YFTI training and coaching models are supported by an innovative data collection and visualization system that utilizes standardized documentation for HFW charts and a data dashboard system for viewing data in real time. Since implementing the data collection process in 2013, we have collected data on over 1800 youth and families.
We can provide information about how the model is implemented with fidelity, satisfaction of youth and family members, how wraparound teams are moving through the process compared to key benchmarks in the model, and outcomes related to families and youth feeling better supported, achieving their vision, and needing less mental health services and out of home placement.
Youth and Family Have Complex Needs
System Involvement
76% of the youth enrolled in HFW are involved in two or more of the child-serving systems (mental health, child welfare, juvenile justice, alternative education, special education, drug and alcohol, physical health).
Trauma
70% of the youth enrolled in HFW experienced trauma in their lifetime. Almost 35% of youth experienced trauma in five or more categories.
Presenting Problems
The most common concerns facing youth and families at the start of HFW are depression, anxiety, hyperactivity, attention, behavior, school performance, caregiver mental health concerns, and suicide related problems.
Mental Health Diagnoses
The most common mental health diagnoses given to youth in HFW are attention-deficit / hyperactivity disorder, depression, oppositional-defiant disorder, anxiety, posttraumatic stress, autism, and bipolar disorders.
Mental Health Services
Almost 60% of youth have participated in high-level services like inpatient hospitalization, residential treatment, partial hospitalization, and crisis / emergency services in the year before starting HFW.
Fidelity and Satisfaction
YFTI began implementing the National Wraparound Fidelity Index – Short Form (WFI-EZ) in 2013 and has validated data from over 1,000 family teams. The overall mean fidelity scores for PA counties at both 90-days into the HFW process and at transition have been consistently higher than the national mean. In addition, satisfaction ratings taken from youth and caregivers are consistently high, and above the national mean at the transition assessments.
Process Benchmarks
The high fidelity wraparound process lasts an average of 277 days (around 9 months) based on data from 1343 youth already transitioned (discharged). We have analyzed process data to implement scorecard dashboards for viewing wraparound process benchmarks at both the aggregate level and family level. Coaches can access three scorecards structured around eighteen benchmarks for key events in the HFW process, targets for frequency of contacts with team members, and comparison points for fidelity and satisfaction data. This continuous quality improvement process identifies the strengths and challenges of each team and allows coaches to view their team summary and also drill down to check the status of each family enrolled to provide more support when coaching staff around specific family needs. Th is also provides opportunities for coaches with strengths in different areas to support each other with peer coaching.
Youth and families set their own goals, develop a family vision, and then rate how close they feel they are to accomplishing it on a scale of 1-10 at each team meeting.

## Extracted information

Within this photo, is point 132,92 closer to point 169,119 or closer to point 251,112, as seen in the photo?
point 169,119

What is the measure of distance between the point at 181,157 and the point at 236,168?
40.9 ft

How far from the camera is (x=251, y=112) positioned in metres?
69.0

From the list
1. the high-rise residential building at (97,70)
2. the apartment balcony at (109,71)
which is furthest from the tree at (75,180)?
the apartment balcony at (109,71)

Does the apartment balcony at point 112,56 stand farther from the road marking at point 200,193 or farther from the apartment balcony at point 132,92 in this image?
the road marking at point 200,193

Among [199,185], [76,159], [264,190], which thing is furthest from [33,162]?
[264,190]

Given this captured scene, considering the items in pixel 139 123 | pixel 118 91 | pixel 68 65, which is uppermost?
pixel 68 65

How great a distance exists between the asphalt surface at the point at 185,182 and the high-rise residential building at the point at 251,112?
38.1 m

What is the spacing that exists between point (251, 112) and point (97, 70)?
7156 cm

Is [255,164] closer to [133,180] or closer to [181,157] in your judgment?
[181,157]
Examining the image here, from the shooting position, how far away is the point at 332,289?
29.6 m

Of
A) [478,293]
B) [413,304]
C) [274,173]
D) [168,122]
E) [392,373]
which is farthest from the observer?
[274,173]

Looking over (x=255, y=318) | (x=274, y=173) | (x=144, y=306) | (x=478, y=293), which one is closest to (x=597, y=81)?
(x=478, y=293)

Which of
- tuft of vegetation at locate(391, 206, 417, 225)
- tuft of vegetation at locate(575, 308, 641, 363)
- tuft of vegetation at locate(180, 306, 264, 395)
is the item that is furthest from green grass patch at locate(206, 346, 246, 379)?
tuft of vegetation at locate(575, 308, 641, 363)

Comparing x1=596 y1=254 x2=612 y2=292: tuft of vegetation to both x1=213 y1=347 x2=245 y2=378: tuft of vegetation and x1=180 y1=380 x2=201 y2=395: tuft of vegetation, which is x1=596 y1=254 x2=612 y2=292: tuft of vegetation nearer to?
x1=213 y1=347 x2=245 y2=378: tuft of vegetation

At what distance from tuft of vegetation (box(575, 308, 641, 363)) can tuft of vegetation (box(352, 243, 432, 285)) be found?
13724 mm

## Aim of the exercise
Please copy everything in the wraparound data overview from "Presenting Problems" down to "suicide related problems.", word for word. Rely only on the wraparound data overview, not on the listing.

## Answer for this exercise
Presenting Problems
The most common concerns facing youth and families at the start of HFW are depression, anxiety, hyperactivity, attention, behavior, school performance, caregiver mental health concerns, and suicide related problems.